His wife, Harriet Louisa Anne née Becher had been born in India – the daughter of Colonel George Becher who died at sea in 1857. Her brother Septimus Harding Becher (pictured below in the family portrait holding the whip!) would end his military career as a general. His wife, Augusta Emily (pictured below) was the daughter of Augustus Prinsep and Elizabeth Acworth Beachcroft Ommanney – she wrote her memoir, entitled “Personal Reminiscences in India and Europe 1830-1888” (published posthumously in 1930) in which she described her experiences during 1857.
John and Harriet’s son George William Caldwell, would become a painter. Harriet would eventually make it to Simla with her little daughters, Katie (around 3) and Lily(a few months), holding onto hope that her husband had been taken prisoner and was still alive in Delhi. No one was able to tell her how exactly he died and it was on in September, after Delhi was taken, that she could find anything out at all. But there were never any remains for her to bury.
It is here we can also see just how the mutiny effected families – be it in Lucknow, Delhi or Cawnpore, they would all be blighted by the same sadness.
To read Augusta’s memoirs, it is possible at:
The COllins, staines and leeson family
In her book, Florence Wagentreiber (who, my dear reader, you shall meet in detail in the next chapter) leaves us an account of the fate of this family – although she herself did not witness any of this herself, Mrs. Leeson survived to relate their sufferings to others.

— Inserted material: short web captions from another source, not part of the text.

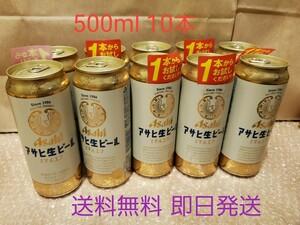 幻のビールついに復活!!アサヒ生ビール『マルエフ』500ml×10 アサヒビール マルエフビール 生ビール 即日発送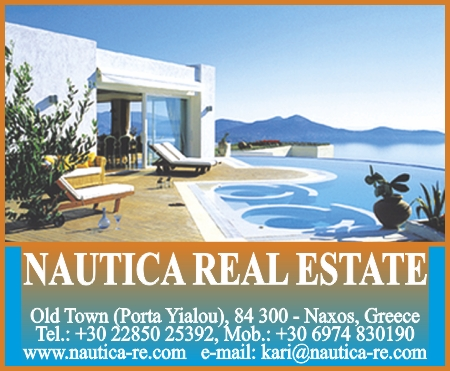 nautica real estate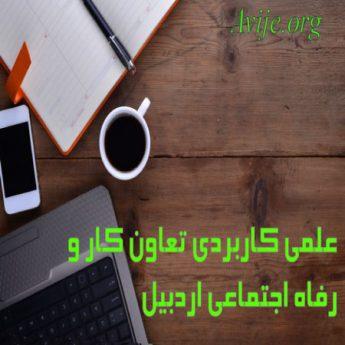 علمی کاربردی اداره کل تعاون کار و رفاه اجتماعی استان اردبیل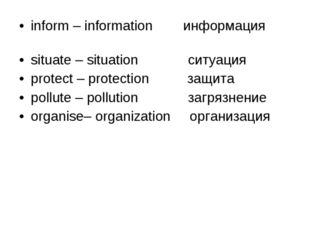 inform – information информация situate – situation ситуация protect – protec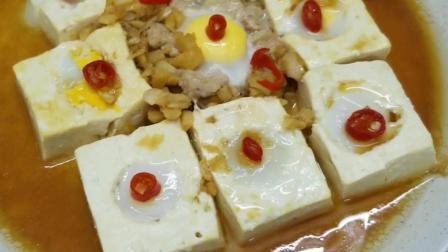 一道超赞的菜,食材是豆腐
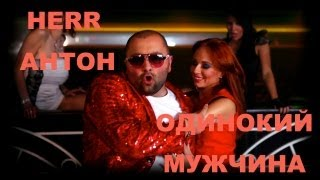 Смотреть клип Герр Антон - Одинокий Мужчина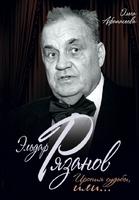 Эльдар Рязанов. Ирония судьбы, или…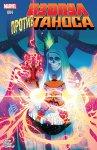Обложка комикса Дэдпул против Таноса №4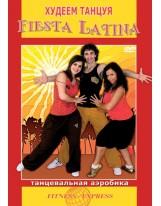 Худеем, танцуя. Fiesta Latina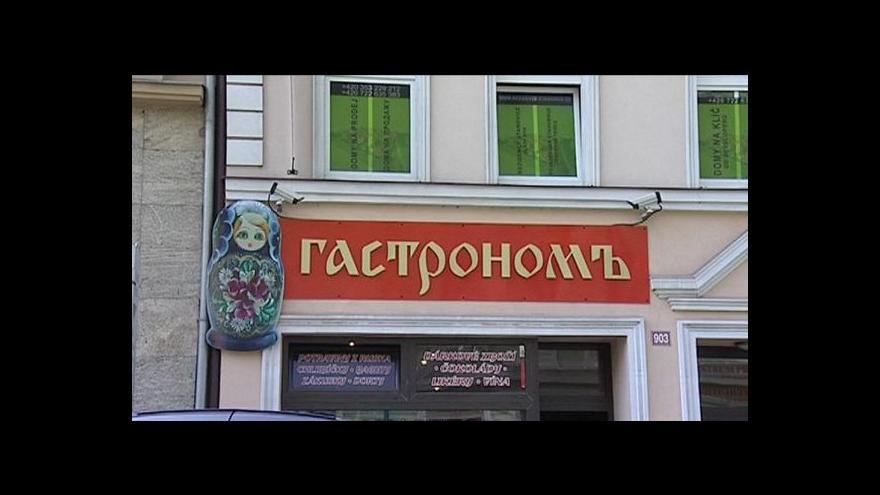 Video Německé nápisy v Karlových Varech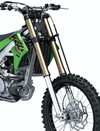KX™250 suspension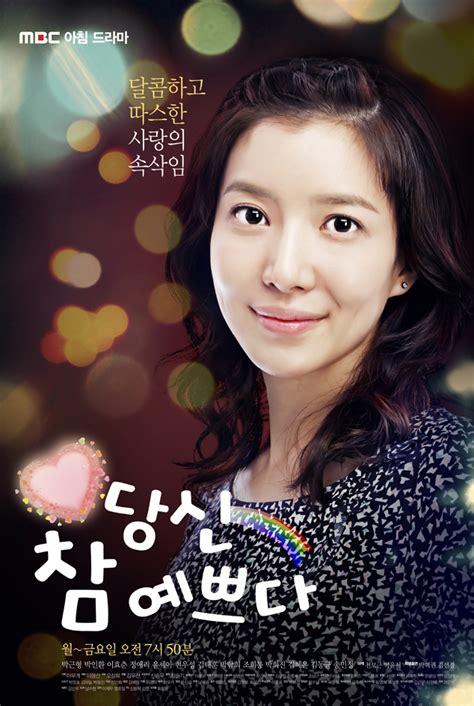 You Are So Pretty (Korean Drama) - AsianWiki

“On the morning of the 11th of May, the members of this family, in common with all the Europeans in Delhi, were alarmed by the report that mutineers from Meerut had entered the city and were massacring Europeans. They consequently all assembled in a fine house which belonged to one of them near the Church, and close to the city wall. The house had a tyekanna or deep underground apartment made for coolness in the hot weather the floor of which, though much below the level of the ground within the city, was on a level with that on the outside of the walls, and with which it communicated by a small door pierced through the city wall. Tither they descended to the number of about thirty, including children and infants. There they remained during the whole of the 11th of May…”
On the 12th of May, they left their concealment, probably spurred on by the crying of the children from hunger and thirst.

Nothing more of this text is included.